-- Work instruction --
All pictures are to be omitted while the lines starting at the line with "2019 Lexus IS" and ending at the line with "berjaya-single-glass-door-upright-fridge" in the material below are retyped exactly, both ends included.

-- Records supplied --
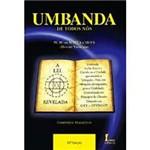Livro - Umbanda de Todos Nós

---

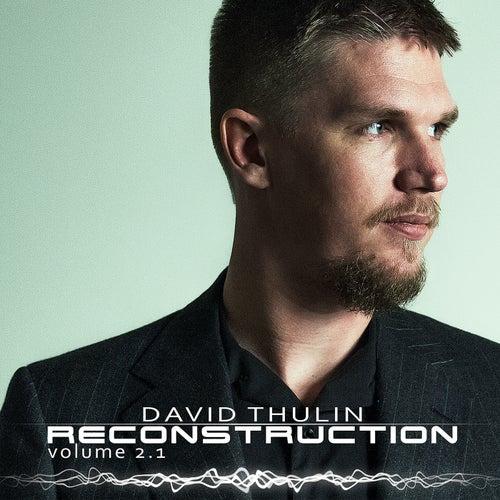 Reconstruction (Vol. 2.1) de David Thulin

==

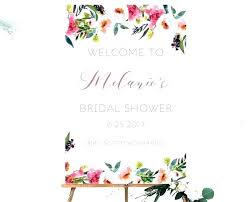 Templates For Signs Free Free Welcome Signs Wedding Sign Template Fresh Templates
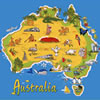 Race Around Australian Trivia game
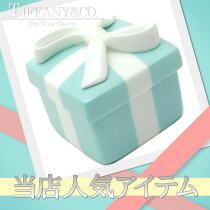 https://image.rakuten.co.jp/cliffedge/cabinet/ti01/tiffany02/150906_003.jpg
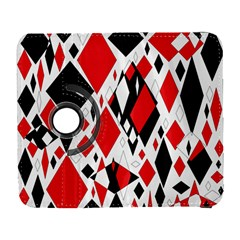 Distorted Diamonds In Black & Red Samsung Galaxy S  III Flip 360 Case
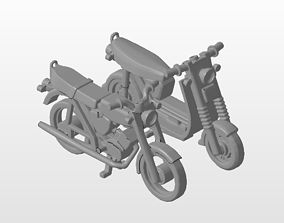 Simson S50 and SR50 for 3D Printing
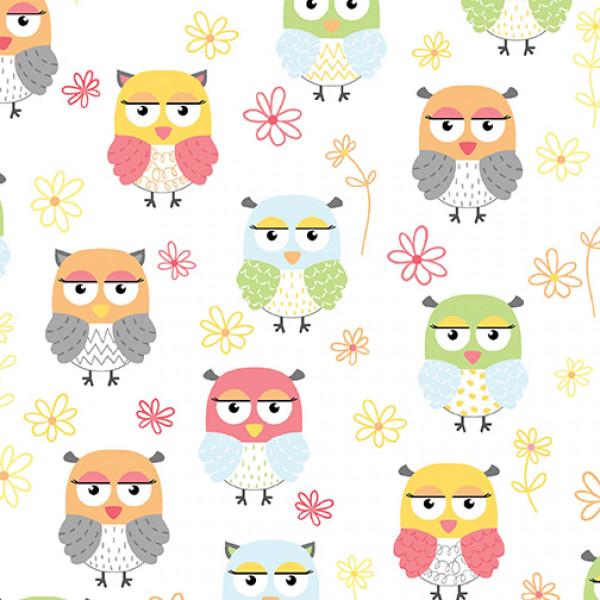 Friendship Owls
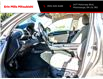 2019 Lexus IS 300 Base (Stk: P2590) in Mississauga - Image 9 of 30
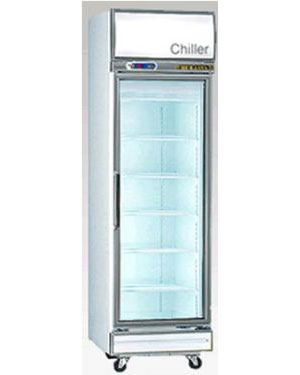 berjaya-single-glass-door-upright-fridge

-- Exercise answer --
 2019 Lexus IS 300 Base (Stk: P2590) in Mississauga - Image 9 of 30
 berjaya-single-glass-door-upright-fridge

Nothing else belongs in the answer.